Required work →
Look for the line containing "How far are" in the listing below. Retype that line and every subsequent line through the last one, and only those.

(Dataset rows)

--

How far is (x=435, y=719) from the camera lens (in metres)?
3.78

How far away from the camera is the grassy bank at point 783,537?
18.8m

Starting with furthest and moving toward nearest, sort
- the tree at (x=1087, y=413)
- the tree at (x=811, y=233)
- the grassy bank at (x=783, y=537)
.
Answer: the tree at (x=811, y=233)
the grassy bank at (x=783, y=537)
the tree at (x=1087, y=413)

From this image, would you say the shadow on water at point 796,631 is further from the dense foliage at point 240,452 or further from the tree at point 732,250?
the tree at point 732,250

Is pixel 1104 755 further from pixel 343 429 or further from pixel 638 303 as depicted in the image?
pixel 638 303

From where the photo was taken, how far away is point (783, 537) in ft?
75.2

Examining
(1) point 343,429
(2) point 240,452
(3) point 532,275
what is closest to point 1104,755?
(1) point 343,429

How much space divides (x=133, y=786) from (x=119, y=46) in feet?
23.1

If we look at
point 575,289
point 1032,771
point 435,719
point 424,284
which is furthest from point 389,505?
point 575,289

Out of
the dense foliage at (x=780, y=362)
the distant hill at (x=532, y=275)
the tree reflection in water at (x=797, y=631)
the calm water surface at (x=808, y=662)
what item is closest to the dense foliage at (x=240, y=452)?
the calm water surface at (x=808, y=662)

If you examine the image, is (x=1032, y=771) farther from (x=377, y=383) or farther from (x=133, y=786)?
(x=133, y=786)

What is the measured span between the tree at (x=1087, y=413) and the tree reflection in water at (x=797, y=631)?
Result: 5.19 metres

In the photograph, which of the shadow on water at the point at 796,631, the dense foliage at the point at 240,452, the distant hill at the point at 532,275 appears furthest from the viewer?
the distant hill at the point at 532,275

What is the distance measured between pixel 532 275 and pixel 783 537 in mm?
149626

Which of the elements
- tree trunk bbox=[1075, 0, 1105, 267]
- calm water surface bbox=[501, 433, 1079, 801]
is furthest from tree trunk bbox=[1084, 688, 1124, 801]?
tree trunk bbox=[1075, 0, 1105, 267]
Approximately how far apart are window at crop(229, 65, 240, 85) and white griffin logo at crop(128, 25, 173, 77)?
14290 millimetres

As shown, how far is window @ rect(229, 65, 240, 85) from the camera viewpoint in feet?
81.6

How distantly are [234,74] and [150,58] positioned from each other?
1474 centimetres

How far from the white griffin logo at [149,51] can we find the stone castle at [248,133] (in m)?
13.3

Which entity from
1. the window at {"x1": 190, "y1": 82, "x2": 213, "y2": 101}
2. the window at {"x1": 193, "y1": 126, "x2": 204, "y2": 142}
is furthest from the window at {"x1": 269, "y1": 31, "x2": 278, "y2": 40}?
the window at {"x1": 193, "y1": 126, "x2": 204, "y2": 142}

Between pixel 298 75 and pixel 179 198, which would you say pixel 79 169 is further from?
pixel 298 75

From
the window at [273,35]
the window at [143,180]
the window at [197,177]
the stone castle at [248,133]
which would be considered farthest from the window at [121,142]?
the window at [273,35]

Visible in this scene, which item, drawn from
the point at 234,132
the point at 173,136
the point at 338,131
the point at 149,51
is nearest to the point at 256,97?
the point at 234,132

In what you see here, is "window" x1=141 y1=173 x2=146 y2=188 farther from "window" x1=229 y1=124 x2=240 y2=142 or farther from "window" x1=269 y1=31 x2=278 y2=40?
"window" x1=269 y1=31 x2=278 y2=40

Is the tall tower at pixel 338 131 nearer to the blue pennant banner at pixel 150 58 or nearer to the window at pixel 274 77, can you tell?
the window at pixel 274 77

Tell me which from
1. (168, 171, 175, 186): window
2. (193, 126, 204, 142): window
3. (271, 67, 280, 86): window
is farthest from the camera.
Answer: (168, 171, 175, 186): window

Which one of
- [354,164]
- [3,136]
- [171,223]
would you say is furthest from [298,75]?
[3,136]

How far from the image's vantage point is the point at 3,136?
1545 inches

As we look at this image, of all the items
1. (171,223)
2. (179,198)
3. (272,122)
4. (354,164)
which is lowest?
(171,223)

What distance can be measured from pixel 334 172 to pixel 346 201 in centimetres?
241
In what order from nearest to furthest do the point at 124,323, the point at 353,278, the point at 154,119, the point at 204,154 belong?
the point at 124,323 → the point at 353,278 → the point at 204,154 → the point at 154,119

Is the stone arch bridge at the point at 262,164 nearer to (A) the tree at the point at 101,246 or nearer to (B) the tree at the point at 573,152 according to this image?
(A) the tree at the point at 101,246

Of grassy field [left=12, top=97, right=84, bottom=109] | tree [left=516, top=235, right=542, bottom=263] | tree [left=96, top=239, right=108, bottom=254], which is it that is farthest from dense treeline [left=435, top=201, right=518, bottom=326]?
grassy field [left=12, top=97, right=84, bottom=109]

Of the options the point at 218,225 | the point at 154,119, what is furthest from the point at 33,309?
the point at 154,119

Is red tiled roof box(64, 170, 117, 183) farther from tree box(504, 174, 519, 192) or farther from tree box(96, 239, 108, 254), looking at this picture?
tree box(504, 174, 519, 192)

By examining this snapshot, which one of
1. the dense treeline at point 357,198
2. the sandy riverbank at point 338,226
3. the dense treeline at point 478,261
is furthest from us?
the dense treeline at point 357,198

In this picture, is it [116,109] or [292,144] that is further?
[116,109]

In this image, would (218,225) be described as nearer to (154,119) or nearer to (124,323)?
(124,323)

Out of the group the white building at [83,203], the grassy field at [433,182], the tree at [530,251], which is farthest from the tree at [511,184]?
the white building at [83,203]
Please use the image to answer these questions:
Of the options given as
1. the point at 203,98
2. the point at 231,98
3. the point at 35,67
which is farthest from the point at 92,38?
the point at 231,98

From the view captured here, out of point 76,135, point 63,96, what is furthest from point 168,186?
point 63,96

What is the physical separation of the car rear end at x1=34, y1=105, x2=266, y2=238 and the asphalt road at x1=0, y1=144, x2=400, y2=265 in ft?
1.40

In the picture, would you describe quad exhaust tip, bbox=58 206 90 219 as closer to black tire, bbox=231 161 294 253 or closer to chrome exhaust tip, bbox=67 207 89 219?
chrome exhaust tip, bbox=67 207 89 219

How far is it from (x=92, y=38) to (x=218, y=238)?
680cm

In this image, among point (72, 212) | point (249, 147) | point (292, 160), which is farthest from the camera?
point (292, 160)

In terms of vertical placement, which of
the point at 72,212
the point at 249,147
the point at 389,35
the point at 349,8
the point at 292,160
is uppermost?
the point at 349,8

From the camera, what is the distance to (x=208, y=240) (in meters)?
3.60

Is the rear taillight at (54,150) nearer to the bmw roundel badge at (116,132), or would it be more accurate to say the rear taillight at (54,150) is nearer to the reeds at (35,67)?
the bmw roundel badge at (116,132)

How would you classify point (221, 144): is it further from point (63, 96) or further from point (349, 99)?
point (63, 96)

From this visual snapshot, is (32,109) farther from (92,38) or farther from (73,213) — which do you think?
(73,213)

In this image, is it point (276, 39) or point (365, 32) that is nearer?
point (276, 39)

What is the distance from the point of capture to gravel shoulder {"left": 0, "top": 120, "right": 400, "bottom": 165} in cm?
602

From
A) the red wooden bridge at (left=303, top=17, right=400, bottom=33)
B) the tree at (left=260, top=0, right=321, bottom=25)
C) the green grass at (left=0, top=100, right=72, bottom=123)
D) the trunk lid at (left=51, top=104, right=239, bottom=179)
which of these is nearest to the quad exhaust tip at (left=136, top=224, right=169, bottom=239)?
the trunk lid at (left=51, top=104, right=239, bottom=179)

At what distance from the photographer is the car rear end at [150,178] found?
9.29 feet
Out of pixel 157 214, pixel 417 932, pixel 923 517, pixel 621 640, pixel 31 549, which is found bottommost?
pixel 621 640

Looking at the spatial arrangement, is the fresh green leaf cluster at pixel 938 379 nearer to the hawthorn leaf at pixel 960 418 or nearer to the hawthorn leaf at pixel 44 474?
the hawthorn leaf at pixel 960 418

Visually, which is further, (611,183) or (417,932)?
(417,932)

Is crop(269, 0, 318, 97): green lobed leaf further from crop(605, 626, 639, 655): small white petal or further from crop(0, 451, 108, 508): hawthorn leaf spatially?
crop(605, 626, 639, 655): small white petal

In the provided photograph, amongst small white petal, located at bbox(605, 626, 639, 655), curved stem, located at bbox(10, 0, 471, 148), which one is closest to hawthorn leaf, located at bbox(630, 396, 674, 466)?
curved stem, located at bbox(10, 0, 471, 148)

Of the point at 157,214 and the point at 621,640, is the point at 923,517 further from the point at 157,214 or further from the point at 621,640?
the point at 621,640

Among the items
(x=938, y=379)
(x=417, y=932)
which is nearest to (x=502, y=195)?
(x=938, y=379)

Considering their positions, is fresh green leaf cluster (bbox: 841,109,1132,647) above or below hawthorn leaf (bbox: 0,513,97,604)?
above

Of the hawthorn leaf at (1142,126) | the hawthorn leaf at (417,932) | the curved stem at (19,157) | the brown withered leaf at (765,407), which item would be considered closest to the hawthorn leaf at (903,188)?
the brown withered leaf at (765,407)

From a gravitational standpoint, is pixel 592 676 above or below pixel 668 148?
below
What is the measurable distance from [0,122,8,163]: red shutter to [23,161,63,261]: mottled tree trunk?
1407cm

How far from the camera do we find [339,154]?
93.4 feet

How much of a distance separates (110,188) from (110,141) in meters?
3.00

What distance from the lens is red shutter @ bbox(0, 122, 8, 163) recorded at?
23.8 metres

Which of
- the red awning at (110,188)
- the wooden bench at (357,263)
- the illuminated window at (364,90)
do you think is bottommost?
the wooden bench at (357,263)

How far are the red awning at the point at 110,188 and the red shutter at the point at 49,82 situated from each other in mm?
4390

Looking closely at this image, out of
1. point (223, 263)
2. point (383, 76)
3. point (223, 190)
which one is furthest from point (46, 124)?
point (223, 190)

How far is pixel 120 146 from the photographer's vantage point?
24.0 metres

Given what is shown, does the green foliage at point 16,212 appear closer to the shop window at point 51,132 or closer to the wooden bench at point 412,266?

--

Finished task →
How far are the red awning at the point at 110,188 and the red shutter at the point at 49,82 situated from each other in mm?
4390

Looking closely at this image, out of
1. point (223, 263)
2. point (383, 76)
3. point (223, 190)
which one is furthest from point (46, 124)?
point (223, 190)

How far is pixel 120 146 from the photographer's vantage point?
24.0 metres

Given what is shown, does the green foliage at point 16,212 appear closer to the shop window at point 51,132 or closer to the wooden bench at point 412,266?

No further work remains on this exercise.